画像2 母は、迷わず、医学部のお兄さんに、アルバイトを頼んだ。ボクと同じ都立の進学校から、早稲田大学に進学しながらも、医者への夢を諦めきれず、仮面浪人しながら、防衛医大に通うラガーマンのお兄さんは、母のお目に適った。絶大な、母の信頼を得た、彼から、言われた言葉は、ボクが、医者には、向いてないと言う厳しいものだった。彼の言葉は、母を動かし、ボクは、医者を目指さずに済んだ。ボクには、数学的なセンスが、無く、文系で、トップを目指して欲しいと、言われた。

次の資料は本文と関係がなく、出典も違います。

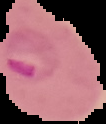

Summary:
  - Preparation: thin blood film
  - Image size: 106×124 pixels
  - Malaria status: parasitized
  - Image type: segmented cell region on a black background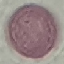
Summary:
  - Result: no malaria parasites seen
  - Stain: Giemsa
  - Preparation: thin smear
  - Capture: smartphone camera at the microscope eyepiece
  - Image type: automatically extracted cell patch, resized to 64 × 64 pixels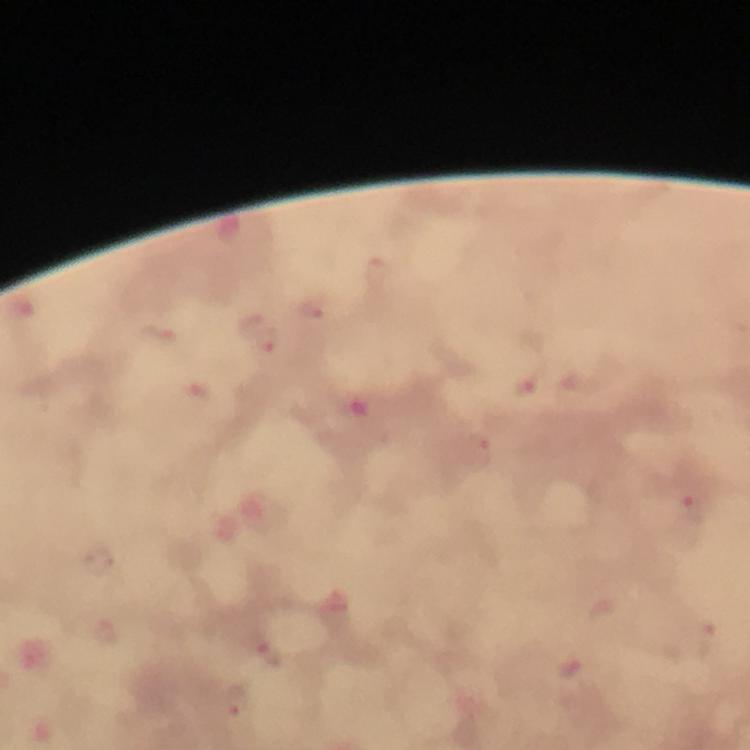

母は、だが、数学を捨てる事は、許さなかった。国公立大学に行く為に。
画像3 母は、今度は、弁護士を東大に行きながら、在学合格を目指す事を言い始めた。ボクは、お兄さんの様に、早稲田大学に行きたいと、言ったけれども、母は、許さなかった。母の、国立大学信仰が、ボクに、重くのしかかって来たのが、この頃からだった。ストレートに、早稲田を目指す友人達を尻目に、数学、化学、生物に、格闘する日々だった。苦手な、理系科目のせいで、2年浪人する事になった。なんで、そこまでして国立大学に、こだわったのか、ボクは、分からなかった。だが、母の思い通りに、国公立大学に入り、在学合格を目指す事に、なった。

この記事が参加している募集

沼落ちnote

今日の振り返り

この記事が気に入ったらサポートをしてみませんか?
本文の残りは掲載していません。